[FLINK-2976] Allow to trigger checkpoints manually #1434

uce · 2015-12-04T12:04:16Z

This PR contains documentation: https://github.com/uce/flink/blob/2976-savepoints/docs/apis/savepoints.md

In a nutshell, savepoints (*) are manually triggered checkpoints, which take a snapshot of a program and write it out to an external state backend. This allows you to stop and resume your program without loosing intermediate state.

Why is this nice? Because you don't have to replay everything when you redeploy your long running streaming job after changing it or updating to a newer Flink version.

(*) Initially I wrote it as saFepoints, but then settled on saVepoints after stubmling across a related feature in an Oracle SQL reference. What do you think? 😄 http://doodle.com/poll/2z2cp9hxu7eucdsz

Example

Start your stateful streaming program via flink/bin run ....

$ bin/flink list
------------------ Running/Restarting Jobs -------------------
04.12.2015 13:51:10 : 46da86f25ca8daa1bbff8ccae64d53af : Flink Streaming Job (RUNNING)
--------------------------------------------------------------

Wait for some checkpoints to complete:

$ tail -f log/flink-hadoop-client-uce-m.log
...
13:50:59,806 INFO  org.apache.flink.runtime.jobmanager.JobManager - Status of job 46da86f25ca8daa1bbff8ccae64d53af (Flink Streaming Job) changed to RUNNING.
...
13:55:37,225 INFO  org.apache.flink.runtime.checkpoint.CheckpointCoordinator     - Triggering checkpoint 1 @ 1449150937225
13:55:37,581 INFO  org.apache.flink.runtime.checkpoint.CheckpointCoordinator     - Completed checkpoint 1
13:55:42,225 INFO  org.apache.flink.runtime.checkpoint.CheckpointCoordinator     - Triggering checkpoint 2 @ 1449150942225
13:55:42,328 INFO  org.apache.flink.runtime.checkpoint.CheckpointCoordinator     - Completed checkpoint 2
...
13:56:27,225 INFO  org.apache.flink.runtime.checkpoint.CheckpointCoordinator     - Triggering checkpoint 11 @ 1449150987225
13:56:27,237 INFO  org.apache.flink.runtime.checkpoint.CheckpointCoordinator     - Completed checkpoint 11
...

Trigger a savepoint and cancel the job:

$ bin/flink savepoint 46da86f25ca8daa1bbff8ccae64d53af
Triggering savepoint for job 46da86f25ca8daa1bbff8ccae64d53af. Waiting for response...
Savepoint completed. Path: jobmanager://savepoints/1
You can resume your program from this savepoint with the run command.

$ bin/flink cancel 46da86f25ca8daa1bbff8ccae64d53af

Now you can restart the program from the savepoint:

$ bin/flink run --fromSavepoint jobmanager://savepoints/1 ...

This will resume the application from the state of the savepoint.

Changes to Flink

I focussed on not changing any major Flink component for this. Savepoints use the same checkpointing mechanism as the periodic checkpoints with some plumbing around it.

Savepoint coordinator

In addition to the CheckpointCoordinator, we add another instance of the CheckpointCoordinator called SavepointCoordinator. This class extends the regular coordinator and registers some callbacks on shutdown, fully ack'ed checkpoint, and cancelled checkpoint. For this, I've added three callback methods to the checkpoint coordinator, which are overwritten by the savepoint coordinator. With two separate coordinators, periodic checkpoints and savepoints don't interfere with each other.

• Given data:
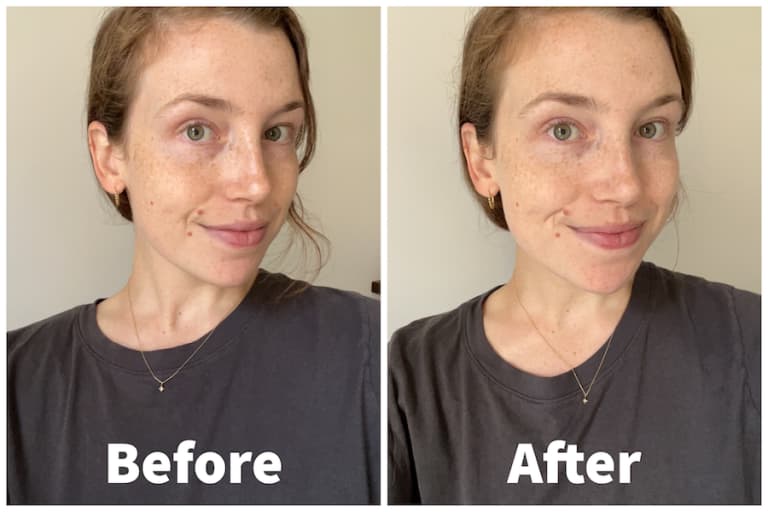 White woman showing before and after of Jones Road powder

...

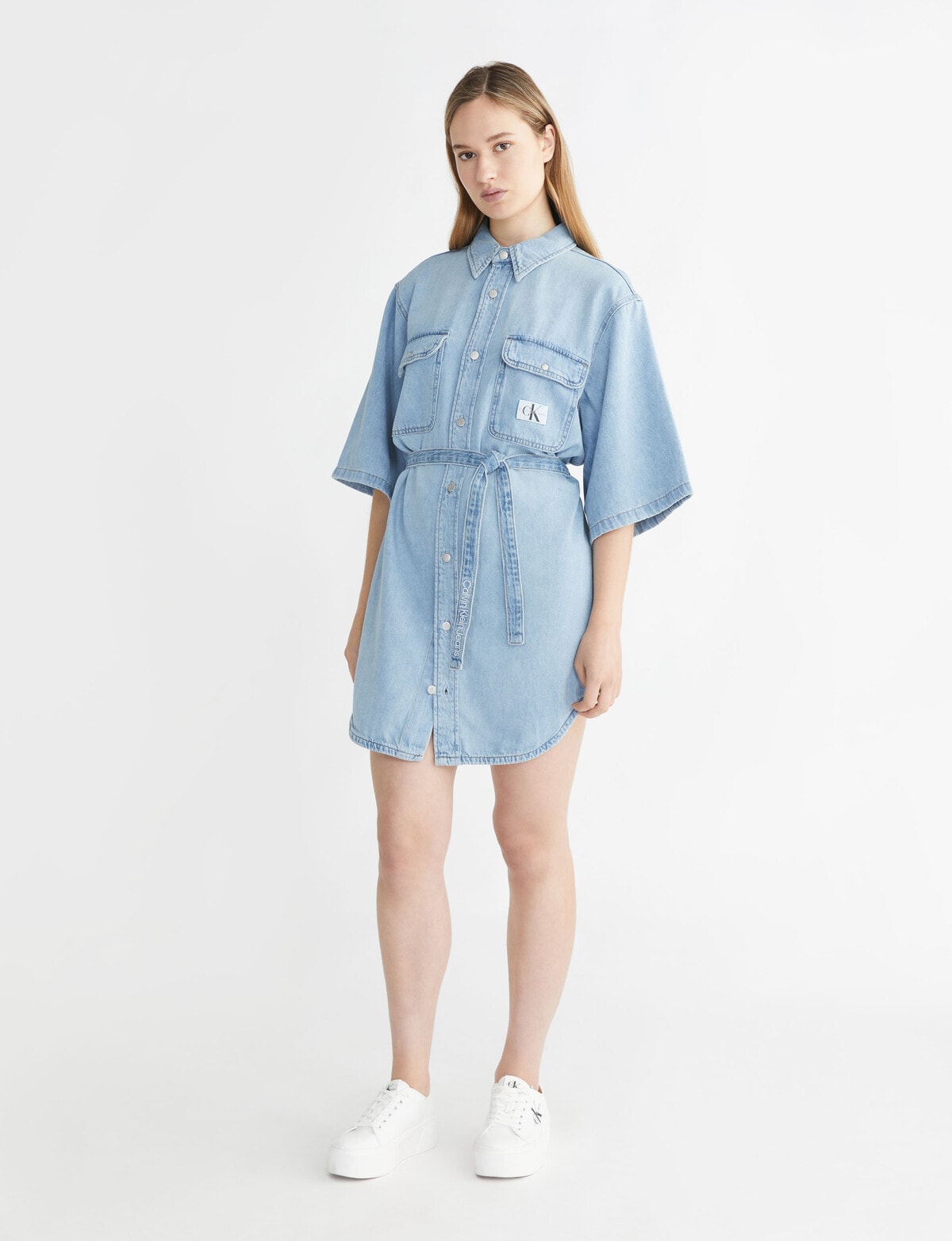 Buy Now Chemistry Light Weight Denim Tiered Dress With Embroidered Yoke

• Required tasks:
[1] In the Flink savepoints pull request, what keeps periodic checkpoints and savepoints from interfering with each other?
[2] Extend the Flink savepoints pull request past its final sentence.

• Answers by task:
[1] They use two separate coordinators.

[2]
The savepoint coordinator manages a map of checkpoint ID => future. The futures are completed when the checkpoint is ack'ed or cancelled (or the coordinator shuts down altogether).

Restoring

Restore happens on job submission if a savepoint path is provided in the JobSnapshottingSettings. The restore mechanism is similar to the regular checkpoint restore, but with some further sanity checks to ensure that the state to task mapping is correct (see below). All state has to be mapped to the restored program.

JobManagerMessages

Added TriggerSavepoint(JobID) and DisposeSavepoint(String) Akka messages to the job manager. They trigger and dispose the savepoints respectively. These operations work asynchronously and respond the the request when the savepoint futures complete. The requests are triggered by the user (see CLI frontend).

Hashing of StreamNodes

The state to task mapping of checkpoints happens via (jobVertexID, subtaskIndex). With this change, the jobVertexIDs of streaming programs are generated deterministically with respect to the structure of the program. This is needed to make sure that a restore with a new program can map the savepoint state to the tasks.

The hash starts from the sources and takes multiple things into account:

parallelism
user function class
hash of the input
hash of the outputs
stream node ID

The automatic generations makes sure that you can just use the savepoints, but it is actually not recommended, because you cannot change the program in any meaningful way (except changing the user function internals).

That's why the recommended option is to specify a unique ID as input to the hasher on the DataStream API level:

DataStream<String> stream = env.
  // Stateful source (e.g. Kafka) with ID
  .addSource(new StatefulSource()).uid("source-id")
  .shuffle()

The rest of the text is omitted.